Sometimes the best solution is to walk away. Sometimes co-dependents need that as much as an addict.

Doubt is the demon we all want to deny. It erodes anything we call confidence, anything we feel we can rely on or be comfortable within. It demolishes all our facades, plans and desires. By doing that it allows spaciousness. Great spaciousness. Sometimes all we need is room to breathe. Sometimes demons need to be embraced rather than shunned.

Here’s a little poem to sum up the situation

Pleased to Meet You-a poem for Genpo Roshi

“We’ve got to save this”

“We’ve got to save that”

Clinging clinging

A sangha shouting,

“We’ve got to save the temple.”

”We’ve got to save reputations.”

Clinging clinging

66 Zen teachers shouting

“We’ve got to save Zen”

“We’ve got to save Genpo”

Clinging clinging

“We’ve got to save the money.”

“We’ve got to save relationships”

Save yourselves!

Just stop

Like death!

Just stop

Drop the flattering friends

Shred the letters

Erase the names

Close the temple

Burn the robes

Live in a hut

Sit in a field

And start again

Abide with nothing

To hold you back

Pleased to meet you

Won’t you guess my name

[All the Zen teachers in their leather jackets and colors.]


4 comments on “Sympathy for the Devil

  1. I remember reading Genpo’s interview somewhere, Tricycle maybe, a couple of years ago.
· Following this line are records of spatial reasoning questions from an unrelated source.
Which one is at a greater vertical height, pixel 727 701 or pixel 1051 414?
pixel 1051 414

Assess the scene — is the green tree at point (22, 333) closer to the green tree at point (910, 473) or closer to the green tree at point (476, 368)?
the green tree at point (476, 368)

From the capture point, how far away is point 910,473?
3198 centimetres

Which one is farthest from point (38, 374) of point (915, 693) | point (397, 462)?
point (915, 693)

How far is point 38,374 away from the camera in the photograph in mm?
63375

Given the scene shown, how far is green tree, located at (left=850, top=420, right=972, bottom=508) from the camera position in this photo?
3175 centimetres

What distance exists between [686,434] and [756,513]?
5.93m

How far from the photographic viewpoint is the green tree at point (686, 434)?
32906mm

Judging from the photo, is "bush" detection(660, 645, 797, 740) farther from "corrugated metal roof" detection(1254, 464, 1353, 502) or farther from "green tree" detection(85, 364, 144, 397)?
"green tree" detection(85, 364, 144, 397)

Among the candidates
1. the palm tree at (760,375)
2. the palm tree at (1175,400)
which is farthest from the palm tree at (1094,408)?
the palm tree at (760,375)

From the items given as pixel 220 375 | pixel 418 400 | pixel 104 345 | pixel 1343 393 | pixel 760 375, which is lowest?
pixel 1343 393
He discussed his shadows there, how a long time ago he “became spiritual” and renounced eating meat, sex, and what have you, and then how all of those disowned shadows came back with a vengeance.
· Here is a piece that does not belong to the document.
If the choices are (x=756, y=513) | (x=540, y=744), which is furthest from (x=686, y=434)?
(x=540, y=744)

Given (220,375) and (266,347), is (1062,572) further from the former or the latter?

    I thought then (and still do now) that he was totally out in the woods in thinking that he had now successfully re-integrated those shadows, but I also thought (and still do now) that that description of his spiritual journey rang true. He was a genuine seeker who went off the rails from trying too hard. There is a tragic dimension to it.

    That interview, in fact, is one of the bigger things that alerted me to the dangers of repression in spiritual practice: the difference between facing down demons and conquering them and turning your back on them and pretending they’re not there is a subtle one, and it’s way too easy to think you’re practicing one when you’re really practicing the other.

    That’s what happened to Mr. Dennis Merzel, I think. Not the first, and certainly not the last.

    Thank you for another thought-provoking post.

  2. NellaLou:

    Thanks for this great post. Like Petteri I knew that when one starts boasting about how one was “integrating” “shadows” that right there, right then, that was not about any kind of “spiritual” development.

    It was so obvious to me.

    But I think there was something else too: This practice is, when all is said and done, a Buddhist practice.